What does stand out, though are these numbers: 25, 25, 26, 26, 24. Those are the ages that Phil Ervin, Alex Blandino, Mason Williams, Brandon Dixon, and Dilson Herrera were while playing during the 2018 season, and assuming that Blandino’s knee recovers from ACL surgery on schedule, all figure to be a part of a set of dynamic, young bench options for next year, too.

In baseball, having young bench players can be a bit of a conundrum, since there’s still a part of all of us who want to see them play everyday and continue to develop into more regular players. That said, they do come with that upside, and also the potential to be better than what their sparsely produced stats suggest they can be, and that might well be the case with this particular group - one that features a pair of former 1st round draftees and three players who once cracked Top 100 overall prospect lists.

It’s also important to note that, in baseball parlance, young almost always equates to cheap, since none are anywhere close to arbitration yet, meaning the Reds have these bench options in place with the ability to use their limited funds on other, more pressing matters. In other words, no multi-year contracts for a Skip Schumaker, a Jack Hannahan, or Miguel Cairo, thank the lord.

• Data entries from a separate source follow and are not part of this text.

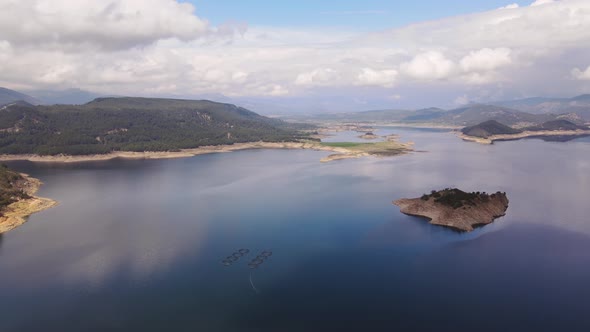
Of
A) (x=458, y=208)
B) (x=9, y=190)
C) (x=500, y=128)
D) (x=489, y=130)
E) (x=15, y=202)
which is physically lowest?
(x=458, y=208)

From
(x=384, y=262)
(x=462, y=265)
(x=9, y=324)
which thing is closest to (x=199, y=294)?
(x=9, y=324)

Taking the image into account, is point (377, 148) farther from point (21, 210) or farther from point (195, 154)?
point (21, 210)

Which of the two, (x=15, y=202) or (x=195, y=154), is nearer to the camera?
(x=15, y=202)

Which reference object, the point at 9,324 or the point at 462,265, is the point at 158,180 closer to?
the point at 9,324

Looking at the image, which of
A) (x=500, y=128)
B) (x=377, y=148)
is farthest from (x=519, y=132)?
(x=377, y=148)

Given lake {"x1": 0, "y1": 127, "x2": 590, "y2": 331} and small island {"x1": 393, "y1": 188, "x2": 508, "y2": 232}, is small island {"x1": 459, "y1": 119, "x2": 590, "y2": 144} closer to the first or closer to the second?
lake {"x1": 0, "y1": 127, "x2": 590, "y2": 331}

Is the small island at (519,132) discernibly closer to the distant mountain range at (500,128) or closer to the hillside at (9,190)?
the distant mountain range at (500,128)

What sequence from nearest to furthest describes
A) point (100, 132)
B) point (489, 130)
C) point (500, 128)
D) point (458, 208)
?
point (458, 208), point (100, 132), point (489, 130), point (500, 128)

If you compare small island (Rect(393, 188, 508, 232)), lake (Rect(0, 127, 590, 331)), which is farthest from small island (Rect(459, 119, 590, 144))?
small island (Rect(393, 188, 508, 232))
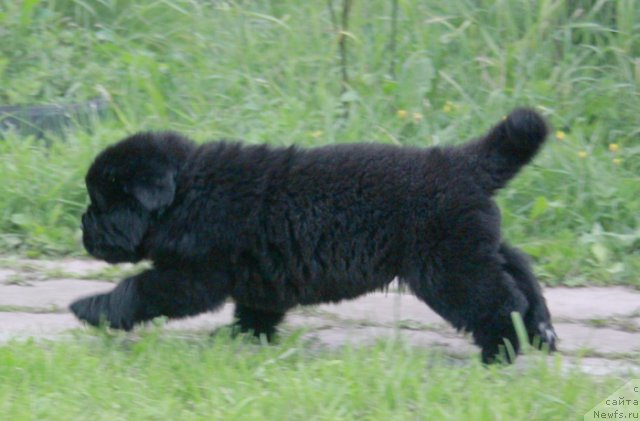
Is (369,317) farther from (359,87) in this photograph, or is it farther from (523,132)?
(359,87)

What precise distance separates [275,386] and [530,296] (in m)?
1.27

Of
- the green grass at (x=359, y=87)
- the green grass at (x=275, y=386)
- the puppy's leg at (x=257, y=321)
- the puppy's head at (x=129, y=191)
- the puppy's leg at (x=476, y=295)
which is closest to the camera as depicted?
the green grass at (x=275, y=386)

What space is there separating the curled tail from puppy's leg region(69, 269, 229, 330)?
1.13 m

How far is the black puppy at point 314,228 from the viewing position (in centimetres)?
404

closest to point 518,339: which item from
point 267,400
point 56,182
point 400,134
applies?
point 267,400

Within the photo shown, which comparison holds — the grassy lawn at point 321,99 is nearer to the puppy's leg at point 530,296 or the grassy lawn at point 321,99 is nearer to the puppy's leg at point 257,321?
the puppy's leg at point 257,321

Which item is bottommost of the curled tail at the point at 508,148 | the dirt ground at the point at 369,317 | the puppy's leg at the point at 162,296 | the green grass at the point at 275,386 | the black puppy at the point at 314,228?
the dirt ground at the point at 369,317

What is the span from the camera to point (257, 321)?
4445mm

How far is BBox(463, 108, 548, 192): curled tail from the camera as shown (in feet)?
13.4

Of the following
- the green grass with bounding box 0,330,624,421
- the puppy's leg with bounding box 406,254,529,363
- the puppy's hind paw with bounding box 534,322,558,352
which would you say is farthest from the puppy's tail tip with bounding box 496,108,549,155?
A: the green grass with bounding box 0,330,624,421

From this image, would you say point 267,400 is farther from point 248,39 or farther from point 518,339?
point 248,39

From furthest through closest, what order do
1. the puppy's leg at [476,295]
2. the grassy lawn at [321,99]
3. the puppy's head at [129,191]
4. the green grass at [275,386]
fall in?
the puppy's head at [129,191] → the grassy lawn at [321,99] → the puppy's leg at [476,295] → the green grass at [275,386]

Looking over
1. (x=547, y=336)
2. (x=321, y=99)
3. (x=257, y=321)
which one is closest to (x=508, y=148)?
(x=547, y=336)

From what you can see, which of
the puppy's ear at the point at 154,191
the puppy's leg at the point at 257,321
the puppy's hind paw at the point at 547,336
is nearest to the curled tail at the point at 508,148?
the puppy's hind paw at the point at 547,336
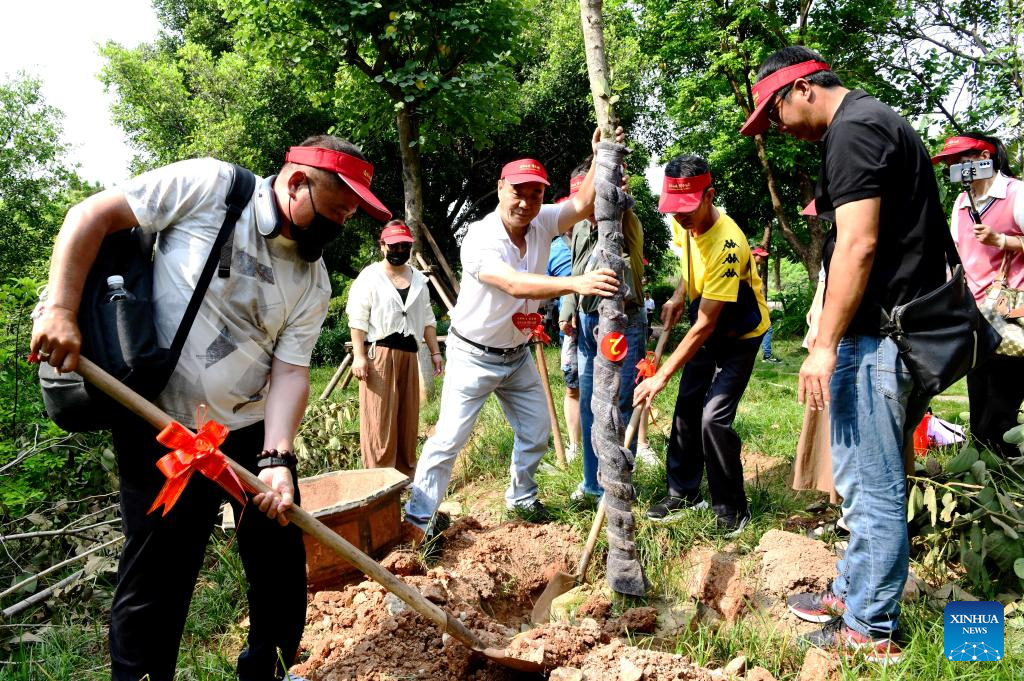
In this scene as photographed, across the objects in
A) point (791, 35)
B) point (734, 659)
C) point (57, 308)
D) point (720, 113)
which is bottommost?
point (734, 659)

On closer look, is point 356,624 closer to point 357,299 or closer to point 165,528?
point 165,528

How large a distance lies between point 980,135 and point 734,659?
11.5 feet

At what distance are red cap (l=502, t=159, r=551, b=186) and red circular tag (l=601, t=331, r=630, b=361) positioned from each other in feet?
3.31

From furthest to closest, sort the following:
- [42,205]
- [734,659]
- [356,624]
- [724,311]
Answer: [42,205]
[724,311]
[356,624]
[734,659]

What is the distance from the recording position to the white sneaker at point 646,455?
500 centimetres

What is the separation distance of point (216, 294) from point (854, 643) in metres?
2.61

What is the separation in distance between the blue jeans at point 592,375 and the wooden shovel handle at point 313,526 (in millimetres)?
1934

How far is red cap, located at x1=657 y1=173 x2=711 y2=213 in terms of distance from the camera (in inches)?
141

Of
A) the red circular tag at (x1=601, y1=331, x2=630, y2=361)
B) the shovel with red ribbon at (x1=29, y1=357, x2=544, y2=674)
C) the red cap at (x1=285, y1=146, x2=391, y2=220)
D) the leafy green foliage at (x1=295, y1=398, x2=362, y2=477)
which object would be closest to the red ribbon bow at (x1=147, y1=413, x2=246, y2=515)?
the shovel with red ribbon at (x1=29, y1=357, x2=544, y2=674)

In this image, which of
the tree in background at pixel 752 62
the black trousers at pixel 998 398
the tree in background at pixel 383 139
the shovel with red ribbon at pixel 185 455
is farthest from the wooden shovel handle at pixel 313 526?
the tree in background at pixel 383 139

The dinger-prone version of Raisel Iglesias

Raisel Iglesias saved 30 games, posted an ERA+ of 177 that was in-line with the 169 and 181 numbers he posted in the last two seasons, respectively, and finished exactly 57 games in 2018 - the same as the 57 games he finished in 2017. All of those number suggest he had a fine, Iglesias-esque year, which was pretty much the case.

Things do get a bit more alarming when you dig a tad deeper into Iggy’s other numbers from 2018, particularly his fastball velocity and proclivity for allowing home runs.

In 2017, he averaged 96.4 mph on his fastball and threw it nearly 57% of the time on the mound, allowing just 5 total dingers on the season (and only 2 off his fastball). He generated grounders on that fastball 43.1% of the time, limited opposing hitters to just a .657 OPS with it, and held an impressive 7.1% HR/FB rate on it despite pitching his home games in homer-prone GABP.

In 2018, however, things went much, much worse. His average fastball velocity dipped to just 95.2 mph, he threw it only 51% of the time, and he surrendered a total of 12 dingers on the season - the same as the combined total allowed by Jared Hughes, David Hernandez, and Wandy Peralta. FanGraphs’ splits breakdown also reveals that the groundball rate on his fastball dipped from 43.1% down to just 30.9%, the OPS against his fastball jumped all the way to .903, and his HR/FB% spiked to an absurd 27.3% against it. And, it wasn’t even necessarily a luck thing, as hitters posted a .313 BABIP off his fastball in 2017 and just a .261 BABIP off it in 2018, though that’s mitigated somewhat by how many more homers flew out of the ballpark and out of the BABIP equation in total.

Look, there was nothing about Iglesias that screamed IMMEDIATE DECLINE SELL SELL FLEE RUN AWAY, but it was certainly a down year for the team’s most prized bullpen arm. Hopefully, it’s more a one-year blip than a telling trend, as most of his other peripherals still appear to be pretty in-line.